Stop saying “remote” if you need a specific timezone - mattigames
https://ivanca.tumblr.com/post/187107886473/stop-saying-remote-if-you-need-a-specific
======
LogicX
We're a remote company, and due to issues we experienced with employees too
far off from the core team timezone (US Eastern) - having no overlapping hours
slowed down productivity and caused issues. We now have a guideline to be in a
timezone 6 hours or less away.
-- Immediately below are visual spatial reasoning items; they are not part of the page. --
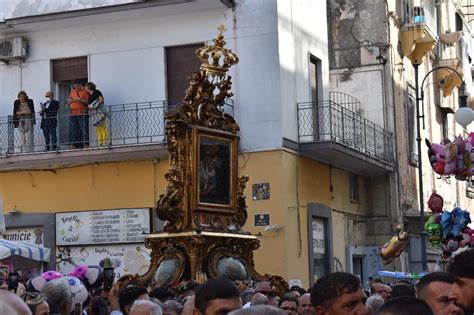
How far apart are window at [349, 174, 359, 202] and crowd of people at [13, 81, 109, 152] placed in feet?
23.0

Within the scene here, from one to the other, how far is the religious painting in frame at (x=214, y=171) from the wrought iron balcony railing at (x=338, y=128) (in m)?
8.60

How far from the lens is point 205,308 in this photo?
7258 mm

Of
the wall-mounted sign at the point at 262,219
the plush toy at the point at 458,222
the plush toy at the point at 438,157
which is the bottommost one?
the plush toy at the point at 458,222

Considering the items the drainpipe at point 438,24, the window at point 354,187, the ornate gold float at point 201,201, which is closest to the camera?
the ornate gold float at point 201,201

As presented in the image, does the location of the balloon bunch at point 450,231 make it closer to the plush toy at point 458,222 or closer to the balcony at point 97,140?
the plush toy at point 458,222

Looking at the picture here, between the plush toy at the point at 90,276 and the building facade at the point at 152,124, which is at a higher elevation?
the building facade at the point at 152,124

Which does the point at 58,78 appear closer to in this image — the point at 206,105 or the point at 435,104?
the point at 206,105

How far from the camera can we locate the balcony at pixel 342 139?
23453 mm

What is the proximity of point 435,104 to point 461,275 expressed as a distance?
91.3 feet

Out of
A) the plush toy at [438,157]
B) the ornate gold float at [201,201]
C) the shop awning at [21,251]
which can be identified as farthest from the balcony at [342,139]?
the ornate gold float at [201,201]

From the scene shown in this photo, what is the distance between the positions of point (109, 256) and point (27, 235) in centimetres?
207

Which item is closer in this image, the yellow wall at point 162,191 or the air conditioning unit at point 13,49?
the yellow wall at point 162,191

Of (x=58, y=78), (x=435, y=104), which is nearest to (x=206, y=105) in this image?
(x=58, y=78)

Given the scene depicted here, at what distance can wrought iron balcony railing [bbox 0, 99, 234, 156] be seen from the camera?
2273 cm
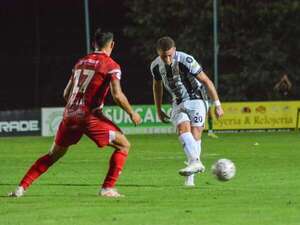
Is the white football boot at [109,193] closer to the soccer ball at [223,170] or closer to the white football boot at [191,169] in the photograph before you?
the white football boot at [191,169]

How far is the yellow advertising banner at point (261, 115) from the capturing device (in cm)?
3597

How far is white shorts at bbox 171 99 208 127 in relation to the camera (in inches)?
616

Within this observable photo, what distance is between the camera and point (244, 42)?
45625 mm

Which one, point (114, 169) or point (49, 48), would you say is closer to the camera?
point (114, 169)

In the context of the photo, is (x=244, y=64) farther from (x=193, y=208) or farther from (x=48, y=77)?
(x=193, y=208)

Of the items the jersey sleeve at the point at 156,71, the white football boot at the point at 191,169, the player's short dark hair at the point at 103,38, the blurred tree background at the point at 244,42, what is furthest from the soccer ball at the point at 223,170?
the blurred tree background at the point at 244,42

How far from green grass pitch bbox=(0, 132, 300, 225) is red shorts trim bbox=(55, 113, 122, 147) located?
2.38ft

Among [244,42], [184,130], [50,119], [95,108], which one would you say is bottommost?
[50,119]

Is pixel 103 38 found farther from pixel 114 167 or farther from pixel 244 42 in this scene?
pixel 244 42

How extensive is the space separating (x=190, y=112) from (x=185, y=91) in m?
0.32

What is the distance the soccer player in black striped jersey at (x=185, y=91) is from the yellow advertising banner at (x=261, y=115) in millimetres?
20064

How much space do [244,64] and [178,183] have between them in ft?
101

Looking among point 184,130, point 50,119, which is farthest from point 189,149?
point 50,119

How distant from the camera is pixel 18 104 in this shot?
4206cm
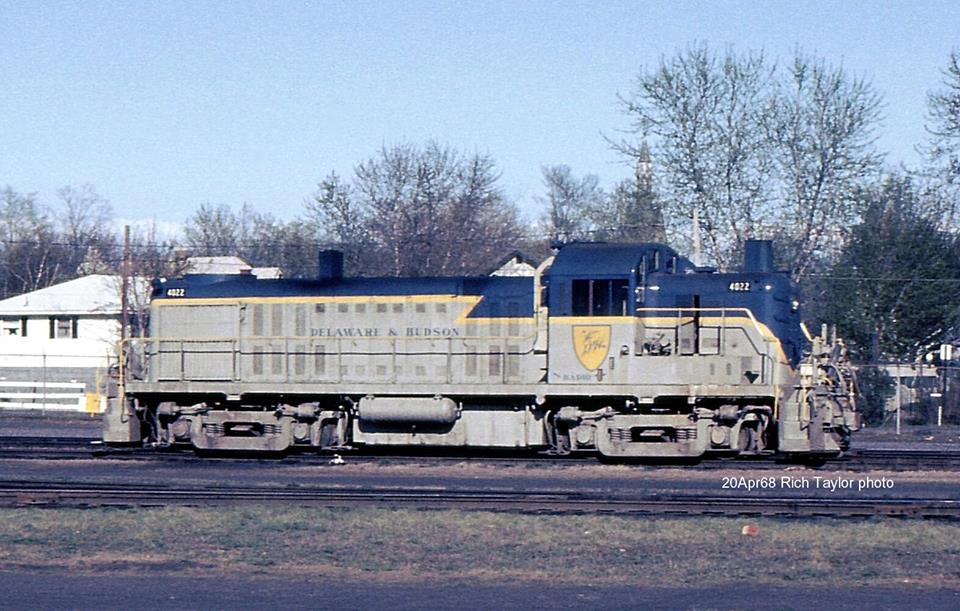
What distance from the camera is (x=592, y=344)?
68.5ft

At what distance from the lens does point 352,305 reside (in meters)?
22.5

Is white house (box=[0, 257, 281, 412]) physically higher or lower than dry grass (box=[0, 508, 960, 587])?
higher

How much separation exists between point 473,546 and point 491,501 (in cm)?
306

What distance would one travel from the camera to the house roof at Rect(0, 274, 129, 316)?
5834 centimetres

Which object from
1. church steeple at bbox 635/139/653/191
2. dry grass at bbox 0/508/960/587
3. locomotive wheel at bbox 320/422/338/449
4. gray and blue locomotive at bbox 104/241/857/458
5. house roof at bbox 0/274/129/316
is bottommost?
dry grass at bbox 0/508/960/587

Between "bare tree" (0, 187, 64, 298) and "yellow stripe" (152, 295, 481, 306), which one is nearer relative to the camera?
"yellow stripe" (152, 295, 481, 306)

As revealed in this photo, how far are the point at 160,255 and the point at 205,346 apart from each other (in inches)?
1534

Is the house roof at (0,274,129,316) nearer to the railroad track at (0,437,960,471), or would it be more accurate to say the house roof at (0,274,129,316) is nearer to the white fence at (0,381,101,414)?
the white fence at (0,381,101,414)

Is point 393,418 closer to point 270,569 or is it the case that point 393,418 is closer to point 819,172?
point 270,569

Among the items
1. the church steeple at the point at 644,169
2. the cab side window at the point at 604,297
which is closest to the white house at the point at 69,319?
the church steeple at the point at 644,169

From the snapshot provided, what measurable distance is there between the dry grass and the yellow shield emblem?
6.72 metres

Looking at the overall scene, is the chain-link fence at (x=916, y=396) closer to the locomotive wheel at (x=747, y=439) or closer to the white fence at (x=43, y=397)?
the locomotive wheel at (x=747, y=439)

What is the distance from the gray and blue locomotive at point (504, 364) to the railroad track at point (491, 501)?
166 inches

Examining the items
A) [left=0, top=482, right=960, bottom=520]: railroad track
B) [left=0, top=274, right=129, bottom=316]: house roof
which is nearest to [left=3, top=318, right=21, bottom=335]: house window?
[left=0, top=274, right=129, bottom=316]: house roof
Obviously this can stretch if someone prefers
to work other hours and does so consistently... however what we don't want to
happen is we post 'these are our team hours' and someone is eager beaver to
interview for the job, and claims they can work those hours, but never has
before, and doesn't stick to it after being hired.

So per your example, I can't actually specify Europe-Remote, because I don't
care if you're in Colombia, Brazil, US, UK.. just works two hours overlap with
US Eastern 9-5.

I understand your frustration. I just wanted to share an employer perspective.
I don't have a great solution besides that we're always upfront in our job
postings about the 6 hour timezone from US Eastern guideline.

------
nathanaldensr
False dichotomy. The choice is not between in-office and anywhere-in-the-
world; there are many possibilities in between:

\- Remote with occasional long-distance trips to the office (i.e., plane
travel)

\- Remote where one lives within driving distance of the office

\- Remote with no office visits

------
planetburgess
Employers and teams can choose to work synchronously which means timezones are
important. Remote doesn't necessarily mean anywhere, anytime, anyhow.